Читаем Сын цирка полностью

Это выражение было новым для Нэнси; она сомневалась, что Дитер почерпнул его из американских фильмов.

Дитер попытался объяснить Нэнси, как выглядит трансвестит, но сам он никогда не разбирался в том, кто такие хиджры, которые действительно были кастратами, евнухами. Он путал хиджр с зенана – то бишь с трансвеститами, которые не изменяли свой пол. Хиджра однажды обнажился перед Дитером, но Дитер принял шрам за влагалище: он подумал, что этот хиджра – настоящая женщина. Что касается зенана, так называемых муди-груди, Дитер называл их также «сисястые членики». Дитер говорил, что все они педики, которые принимали эстрогены, чтобы сделать свои сиськи больше, но от эстрогенов их письки постепенно уменьшались до детских размеров.

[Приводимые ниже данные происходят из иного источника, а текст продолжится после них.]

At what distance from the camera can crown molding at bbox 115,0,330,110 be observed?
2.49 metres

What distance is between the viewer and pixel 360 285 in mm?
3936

Дитер, как правило, подробно останавливался на всем, что касалось секса, и под предлогом все же поискать Рахула в Бомбее он взял с собой Нэнси в квартал красных фонарей. Идти она не хотела, но Дитер, казалось, подтверждал на практике старое изречение, что деградация, по крайней мере, наглядна. В падении есть своя прелесть. Секс за деньги конкретен, что, вероятно, устраивало Дитера больше, чем смутная надежда найти Рахула.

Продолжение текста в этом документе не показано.